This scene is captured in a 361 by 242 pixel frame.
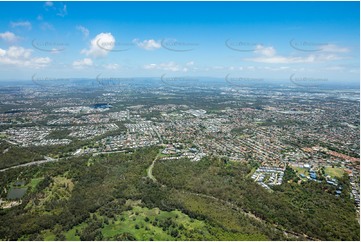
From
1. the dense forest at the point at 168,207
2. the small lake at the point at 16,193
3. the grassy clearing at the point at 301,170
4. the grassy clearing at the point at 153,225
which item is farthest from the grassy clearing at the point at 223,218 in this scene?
the small lake at the point at 16,193

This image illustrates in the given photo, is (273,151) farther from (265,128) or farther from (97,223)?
(97,223)

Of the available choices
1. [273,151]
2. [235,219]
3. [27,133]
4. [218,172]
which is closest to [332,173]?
[273,151]

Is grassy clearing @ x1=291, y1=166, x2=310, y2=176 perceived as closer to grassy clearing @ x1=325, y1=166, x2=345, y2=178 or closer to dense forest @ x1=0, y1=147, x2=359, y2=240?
dense forest @ x1=0, y1=147, x2=359, y2=240

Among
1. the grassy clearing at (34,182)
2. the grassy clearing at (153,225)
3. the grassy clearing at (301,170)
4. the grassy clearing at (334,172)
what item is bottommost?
the grassy clearing at (153,225)

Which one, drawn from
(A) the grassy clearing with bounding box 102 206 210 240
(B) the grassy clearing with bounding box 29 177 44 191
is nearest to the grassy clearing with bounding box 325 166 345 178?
(A) the grassy clearing with bounding box 102 206 210 240

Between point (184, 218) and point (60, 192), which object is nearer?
point (184, 218)

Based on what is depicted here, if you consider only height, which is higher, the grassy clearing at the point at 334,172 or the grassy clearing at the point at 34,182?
the grassy clearing at the point at 334,172

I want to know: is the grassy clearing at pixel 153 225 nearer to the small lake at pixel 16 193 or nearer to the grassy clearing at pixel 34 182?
the small lake at pixel 16 193

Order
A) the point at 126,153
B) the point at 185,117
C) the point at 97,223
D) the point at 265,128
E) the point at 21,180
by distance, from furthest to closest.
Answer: the point at 185,117, the point at 265,128, the point at 126,153, the point at 21,180, the point at 97,223
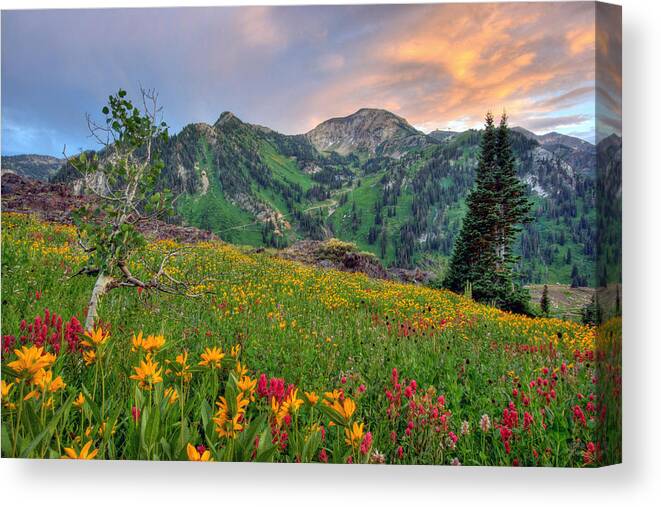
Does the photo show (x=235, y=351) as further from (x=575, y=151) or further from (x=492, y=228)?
(x=575, y=151)

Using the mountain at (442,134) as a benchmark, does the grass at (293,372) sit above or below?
below

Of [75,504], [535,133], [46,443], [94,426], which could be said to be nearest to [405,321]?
[535,133]

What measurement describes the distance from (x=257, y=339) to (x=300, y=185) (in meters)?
1.49

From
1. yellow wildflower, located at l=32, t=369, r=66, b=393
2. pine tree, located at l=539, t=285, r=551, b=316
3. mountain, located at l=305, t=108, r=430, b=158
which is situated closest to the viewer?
yellow wildflower, located at l=32, t=369, r=66, b=393

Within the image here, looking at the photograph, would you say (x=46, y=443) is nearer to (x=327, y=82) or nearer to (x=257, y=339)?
(x=257, y=339)

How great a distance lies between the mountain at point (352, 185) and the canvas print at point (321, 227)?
0.02 m

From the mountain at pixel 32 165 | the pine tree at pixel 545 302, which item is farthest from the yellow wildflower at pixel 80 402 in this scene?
the pine tree at pixel 545 302

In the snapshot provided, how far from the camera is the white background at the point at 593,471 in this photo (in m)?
3.88

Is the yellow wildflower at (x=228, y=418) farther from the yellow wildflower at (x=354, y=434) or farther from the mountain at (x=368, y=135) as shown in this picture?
the mountain at (x=368, y=135)

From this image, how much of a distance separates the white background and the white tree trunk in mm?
1151

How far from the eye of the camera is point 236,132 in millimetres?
4520

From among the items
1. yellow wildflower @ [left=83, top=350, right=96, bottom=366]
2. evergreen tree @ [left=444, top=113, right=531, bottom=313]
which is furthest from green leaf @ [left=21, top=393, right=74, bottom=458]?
evergreen tree @ [left=444, top=113, right=531, bottom=313]

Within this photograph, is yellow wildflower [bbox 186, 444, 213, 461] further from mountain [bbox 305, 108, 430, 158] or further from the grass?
mountain [bbox 305, 108, 430, 158]

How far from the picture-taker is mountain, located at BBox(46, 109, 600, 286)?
161 inches
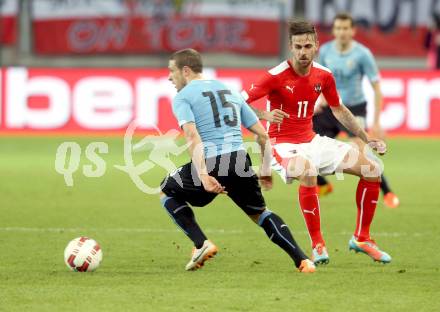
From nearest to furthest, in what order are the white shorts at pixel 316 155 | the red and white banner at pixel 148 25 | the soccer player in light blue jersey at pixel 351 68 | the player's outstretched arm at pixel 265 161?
the player's outstretched arm at pixel 265 161, the white shorts at pixel 316 155, the soccer player in light blue jersey at pixel 351 68, the red and white banner at pixel 148 25

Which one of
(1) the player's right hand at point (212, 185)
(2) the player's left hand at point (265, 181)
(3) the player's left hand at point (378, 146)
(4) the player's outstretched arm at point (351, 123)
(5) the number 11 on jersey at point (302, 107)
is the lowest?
(2) the player's left hand at point (265, 181)

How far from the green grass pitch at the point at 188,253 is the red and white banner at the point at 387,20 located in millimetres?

**GIVEN TASK**
Write out the stretch of the entries from the line containing "Within this photograph, is" through the end of the entries, leaving out the pictures.

**COMPLETED EXERCISE**
Within this photograph, is yellow wildflower [bbox 186, 444, 213, 461] further from mountain [bbox 305, 108, 430, 158] or further from the grass?
mountain [bbox 305, 108, 430, 158]

How far from the picture-taker is mountain, located at BBox(46, 109, 600, 286)?
161 inches
From nearest to furthest, in what order are the white shorts at pixel 316 155 | the red and white banner at pixel 148 25 | the soccer player in light blue jersey at pixel 351 68 | the player's outstretched arm at pixel 265 161?
the player's outstretched arm at pixel 265 161, the white shorts at pixel 316 155, the soccer player in light blue jersey at pixel 351 68, the red and white banner at pixel 148 25

Which one of
(1) the player's right hand at point (212, 185)
(2) the player's left hand at point (265, 181)
(3) the player's left hand at point (378, 146)
(4) the player's outstretched arm at point (351, 123)
(5) the number 11 on jersey at point (302, 107)
is the lowest?
(2) the player's left hand at point (265, 181)

How far from the green grass pitch at the point at 188,253 is the red and white banner at the point at 387,20 located in millimetres?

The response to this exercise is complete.